_Requirement 1_
Translate this sentence from the passage on Homewood's police headquarters into Spanish: "The department has grown so large that it no longer fits in the original headquarters, which was built in 1980."

_Extract provided_
****************
The center of Homewood’s police activity is the department’s headquarters on 29th Avenue South, but the building no longer has room to house motorcycle scouts, traffic patrol, narcotics, warrant detail or the training center.

The department has grown so large that it no longer fits in the original headquarters, which was built in 1980. The police department currently has 102 employees who answered 38,759 calls and issued 11,212 traffic citations in 2014, according to numbers provided by Sergeant Andrew Didcoct. These operations are spread out across four rented or city-owned buildings on 29th Avenue South, Oxmoor Boulevard, Citation Court and Bagby Drive.

“If you ever took a tour of this place, you’d see immediately that we’re overcrowded,” Roberson said. “We’ve outgrown this place to the point that I’ve had to parcel different pieces of this department out.”
****************
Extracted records

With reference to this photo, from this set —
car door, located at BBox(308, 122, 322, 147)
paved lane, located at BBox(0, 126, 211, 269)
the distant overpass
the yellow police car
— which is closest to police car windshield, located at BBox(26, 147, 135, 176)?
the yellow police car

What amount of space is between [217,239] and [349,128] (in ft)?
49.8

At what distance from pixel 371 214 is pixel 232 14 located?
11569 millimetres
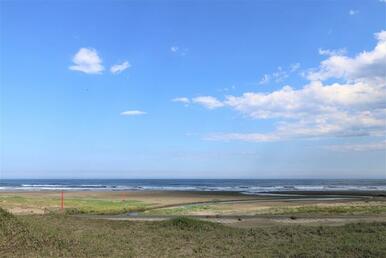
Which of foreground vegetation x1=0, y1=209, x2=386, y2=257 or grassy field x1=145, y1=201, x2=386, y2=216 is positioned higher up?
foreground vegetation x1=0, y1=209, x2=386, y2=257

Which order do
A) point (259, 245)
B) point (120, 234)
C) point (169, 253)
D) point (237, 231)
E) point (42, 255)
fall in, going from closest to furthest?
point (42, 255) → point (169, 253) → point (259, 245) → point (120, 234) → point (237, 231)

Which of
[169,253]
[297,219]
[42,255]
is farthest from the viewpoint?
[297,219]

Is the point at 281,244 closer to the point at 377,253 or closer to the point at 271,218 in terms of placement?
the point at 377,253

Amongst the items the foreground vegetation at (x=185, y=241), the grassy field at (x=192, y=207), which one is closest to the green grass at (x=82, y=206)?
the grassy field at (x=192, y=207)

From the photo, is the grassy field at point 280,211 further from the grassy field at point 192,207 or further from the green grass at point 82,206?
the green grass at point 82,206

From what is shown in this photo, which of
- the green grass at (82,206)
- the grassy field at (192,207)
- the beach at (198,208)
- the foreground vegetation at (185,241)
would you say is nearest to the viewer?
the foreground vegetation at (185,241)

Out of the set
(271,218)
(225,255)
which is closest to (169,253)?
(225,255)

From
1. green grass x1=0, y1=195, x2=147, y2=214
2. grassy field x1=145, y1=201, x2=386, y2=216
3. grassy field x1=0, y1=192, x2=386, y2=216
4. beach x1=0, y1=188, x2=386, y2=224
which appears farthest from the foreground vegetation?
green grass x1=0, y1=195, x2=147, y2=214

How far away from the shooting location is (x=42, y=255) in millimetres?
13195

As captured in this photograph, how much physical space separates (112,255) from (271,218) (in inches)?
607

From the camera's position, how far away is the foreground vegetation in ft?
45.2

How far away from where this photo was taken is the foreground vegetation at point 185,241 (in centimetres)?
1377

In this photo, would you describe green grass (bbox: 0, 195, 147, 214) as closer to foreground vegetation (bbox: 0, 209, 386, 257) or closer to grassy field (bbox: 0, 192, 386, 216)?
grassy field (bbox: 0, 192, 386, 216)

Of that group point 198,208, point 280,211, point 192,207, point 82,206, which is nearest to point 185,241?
****************
_Requirement 2_
Write out the stretch of the records from their first line through the line that contains "147, 135, 176)?", including both ends.

_Full output 1_
El departamento ha crecido tanto que ya no cabe en la sede original, que se construyó en 1980.

_Full output 2_
With reference to this photo, from this set —
car door, located at BBox(308, 122, 322, 147)
paved lane, located at BBox(0, 126, 211, 269)
the distant overpass
the yellow police car
— which is closest to police car windshield, located at BBox(26, 147, 135, 176)?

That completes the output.